Input rows
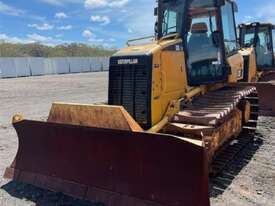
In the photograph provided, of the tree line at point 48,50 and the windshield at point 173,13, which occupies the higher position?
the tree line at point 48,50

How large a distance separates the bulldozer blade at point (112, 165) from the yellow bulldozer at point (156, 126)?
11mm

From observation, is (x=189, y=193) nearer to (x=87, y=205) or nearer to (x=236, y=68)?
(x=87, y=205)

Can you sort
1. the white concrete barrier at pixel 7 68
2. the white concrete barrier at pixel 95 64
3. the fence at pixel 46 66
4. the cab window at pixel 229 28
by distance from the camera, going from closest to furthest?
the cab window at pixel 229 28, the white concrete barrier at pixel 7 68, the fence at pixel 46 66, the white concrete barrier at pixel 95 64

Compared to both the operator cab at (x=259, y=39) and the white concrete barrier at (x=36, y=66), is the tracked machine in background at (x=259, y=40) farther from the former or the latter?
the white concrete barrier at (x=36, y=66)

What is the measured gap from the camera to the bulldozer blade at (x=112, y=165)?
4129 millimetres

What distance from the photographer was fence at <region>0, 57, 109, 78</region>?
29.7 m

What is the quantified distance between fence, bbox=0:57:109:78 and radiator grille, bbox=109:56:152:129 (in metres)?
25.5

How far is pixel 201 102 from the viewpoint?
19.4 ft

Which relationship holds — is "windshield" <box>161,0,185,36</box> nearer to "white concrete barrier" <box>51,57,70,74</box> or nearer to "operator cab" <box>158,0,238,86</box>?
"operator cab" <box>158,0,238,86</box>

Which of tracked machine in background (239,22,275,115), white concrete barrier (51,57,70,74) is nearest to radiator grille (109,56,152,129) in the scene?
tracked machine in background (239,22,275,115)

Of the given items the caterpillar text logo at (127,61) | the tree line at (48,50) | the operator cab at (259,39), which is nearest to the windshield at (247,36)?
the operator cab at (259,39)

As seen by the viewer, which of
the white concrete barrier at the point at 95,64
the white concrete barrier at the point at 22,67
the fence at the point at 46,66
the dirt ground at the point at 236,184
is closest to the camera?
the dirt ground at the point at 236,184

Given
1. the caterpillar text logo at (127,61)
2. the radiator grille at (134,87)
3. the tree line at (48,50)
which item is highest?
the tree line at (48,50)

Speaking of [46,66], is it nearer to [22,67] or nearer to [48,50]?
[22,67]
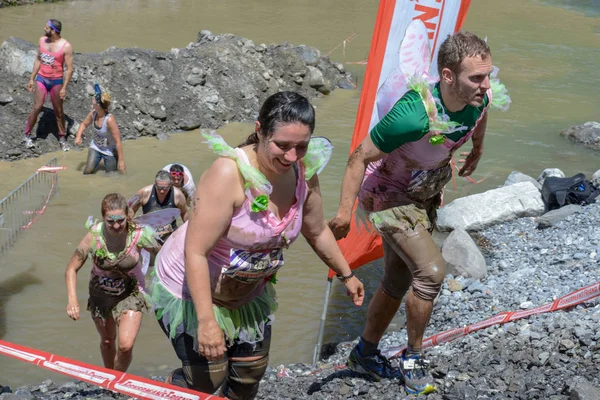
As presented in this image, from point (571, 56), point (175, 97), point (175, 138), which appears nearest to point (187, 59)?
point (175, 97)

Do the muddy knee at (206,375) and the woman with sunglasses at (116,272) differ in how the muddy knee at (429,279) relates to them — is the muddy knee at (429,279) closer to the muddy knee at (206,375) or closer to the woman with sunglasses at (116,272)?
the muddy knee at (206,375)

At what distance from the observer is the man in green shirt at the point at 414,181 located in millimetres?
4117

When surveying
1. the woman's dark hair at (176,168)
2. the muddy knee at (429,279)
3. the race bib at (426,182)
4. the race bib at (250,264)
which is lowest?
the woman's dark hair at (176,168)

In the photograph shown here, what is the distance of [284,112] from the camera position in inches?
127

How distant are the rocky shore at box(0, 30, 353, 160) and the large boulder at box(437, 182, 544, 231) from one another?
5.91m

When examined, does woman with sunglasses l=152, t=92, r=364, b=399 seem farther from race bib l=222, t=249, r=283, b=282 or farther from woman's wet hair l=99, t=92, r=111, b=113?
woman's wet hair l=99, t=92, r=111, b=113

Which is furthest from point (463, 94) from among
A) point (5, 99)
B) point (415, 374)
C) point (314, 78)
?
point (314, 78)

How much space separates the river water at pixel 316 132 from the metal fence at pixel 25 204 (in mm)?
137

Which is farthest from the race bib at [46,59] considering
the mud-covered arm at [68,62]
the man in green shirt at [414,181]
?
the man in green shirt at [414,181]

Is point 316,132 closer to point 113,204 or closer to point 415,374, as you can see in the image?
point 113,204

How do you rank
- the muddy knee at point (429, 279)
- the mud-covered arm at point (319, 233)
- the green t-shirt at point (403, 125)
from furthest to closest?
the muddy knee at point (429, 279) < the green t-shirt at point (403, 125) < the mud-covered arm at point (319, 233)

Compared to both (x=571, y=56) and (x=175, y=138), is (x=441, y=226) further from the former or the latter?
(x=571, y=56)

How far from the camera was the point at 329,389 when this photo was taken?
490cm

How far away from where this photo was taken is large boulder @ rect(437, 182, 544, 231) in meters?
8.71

==

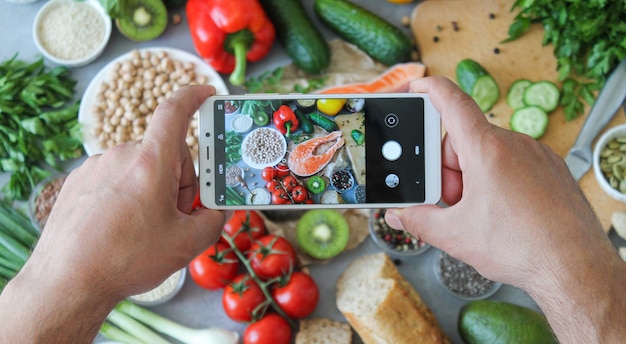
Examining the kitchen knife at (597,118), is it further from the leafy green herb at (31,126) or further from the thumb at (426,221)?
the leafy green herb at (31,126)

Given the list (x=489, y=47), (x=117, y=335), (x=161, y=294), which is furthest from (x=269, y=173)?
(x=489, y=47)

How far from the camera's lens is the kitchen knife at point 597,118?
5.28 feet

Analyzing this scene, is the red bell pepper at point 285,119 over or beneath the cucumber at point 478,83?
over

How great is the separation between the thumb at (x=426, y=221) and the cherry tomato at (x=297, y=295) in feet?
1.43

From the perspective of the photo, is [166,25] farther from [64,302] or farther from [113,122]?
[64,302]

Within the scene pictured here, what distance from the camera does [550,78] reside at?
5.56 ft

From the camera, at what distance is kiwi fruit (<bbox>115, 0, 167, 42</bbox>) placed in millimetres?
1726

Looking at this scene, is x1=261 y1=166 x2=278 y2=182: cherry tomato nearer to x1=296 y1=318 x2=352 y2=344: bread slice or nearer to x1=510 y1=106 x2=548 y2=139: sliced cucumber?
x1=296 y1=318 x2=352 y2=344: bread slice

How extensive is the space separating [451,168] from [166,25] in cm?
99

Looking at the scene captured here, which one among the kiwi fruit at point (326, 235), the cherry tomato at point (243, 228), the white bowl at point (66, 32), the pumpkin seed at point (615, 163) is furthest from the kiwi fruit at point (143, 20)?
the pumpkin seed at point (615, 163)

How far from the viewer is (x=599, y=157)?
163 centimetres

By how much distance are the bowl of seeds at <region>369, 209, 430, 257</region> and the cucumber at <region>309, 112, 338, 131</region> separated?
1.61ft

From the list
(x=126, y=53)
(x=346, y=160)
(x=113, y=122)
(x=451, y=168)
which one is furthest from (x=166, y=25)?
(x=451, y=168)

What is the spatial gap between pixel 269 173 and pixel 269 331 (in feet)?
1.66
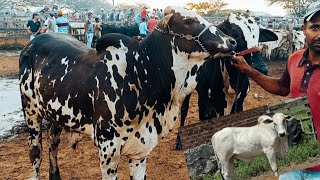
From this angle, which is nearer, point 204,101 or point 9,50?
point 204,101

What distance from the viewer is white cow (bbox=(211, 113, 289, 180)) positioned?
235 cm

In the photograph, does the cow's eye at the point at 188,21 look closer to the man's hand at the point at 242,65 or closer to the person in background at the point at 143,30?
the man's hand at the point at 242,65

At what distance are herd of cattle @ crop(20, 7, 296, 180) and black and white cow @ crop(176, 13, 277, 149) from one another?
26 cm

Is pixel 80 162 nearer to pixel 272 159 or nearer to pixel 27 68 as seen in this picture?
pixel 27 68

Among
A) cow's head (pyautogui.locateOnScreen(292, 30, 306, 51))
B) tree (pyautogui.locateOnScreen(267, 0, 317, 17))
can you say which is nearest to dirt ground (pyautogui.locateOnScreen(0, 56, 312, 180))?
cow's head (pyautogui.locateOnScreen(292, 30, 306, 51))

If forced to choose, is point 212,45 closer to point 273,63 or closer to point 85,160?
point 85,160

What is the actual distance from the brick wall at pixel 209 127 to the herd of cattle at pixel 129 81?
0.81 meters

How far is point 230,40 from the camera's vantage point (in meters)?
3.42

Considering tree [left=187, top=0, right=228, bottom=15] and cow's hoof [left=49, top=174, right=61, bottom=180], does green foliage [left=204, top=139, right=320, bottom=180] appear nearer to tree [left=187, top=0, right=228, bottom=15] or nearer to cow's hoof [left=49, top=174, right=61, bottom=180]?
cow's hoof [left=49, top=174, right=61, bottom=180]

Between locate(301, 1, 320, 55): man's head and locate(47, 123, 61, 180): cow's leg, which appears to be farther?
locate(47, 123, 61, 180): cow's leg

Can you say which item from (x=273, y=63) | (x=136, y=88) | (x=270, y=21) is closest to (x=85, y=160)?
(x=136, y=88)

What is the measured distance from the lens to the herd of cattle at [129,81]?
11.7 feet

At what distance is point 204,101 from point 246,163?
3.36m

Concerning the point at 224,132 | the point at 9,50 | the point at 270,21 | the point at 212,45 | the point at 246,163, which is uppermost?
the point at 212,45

Stated goal
Pull out every line of the items above that contains the word "Looking", matching case exactly.

Result of this task
Looking at this scene, is x1=261 y1=166 x2=278 y2=182: cherry tomato nearer to x1=296 y1=318 x2=352 y2=344: bread slice or nearer to x1=510 y1=106 x2=548 y2=139: sliced cucumber?
Looking at the scene captured here, which one among the kiwi fruit at point (326, 235), the cherry tomato at point (243, 228), the white bowl at point (66, 32), the pumpkin seed at point (615, 163) is furthest from the kiwi fruit at point (143, 20)?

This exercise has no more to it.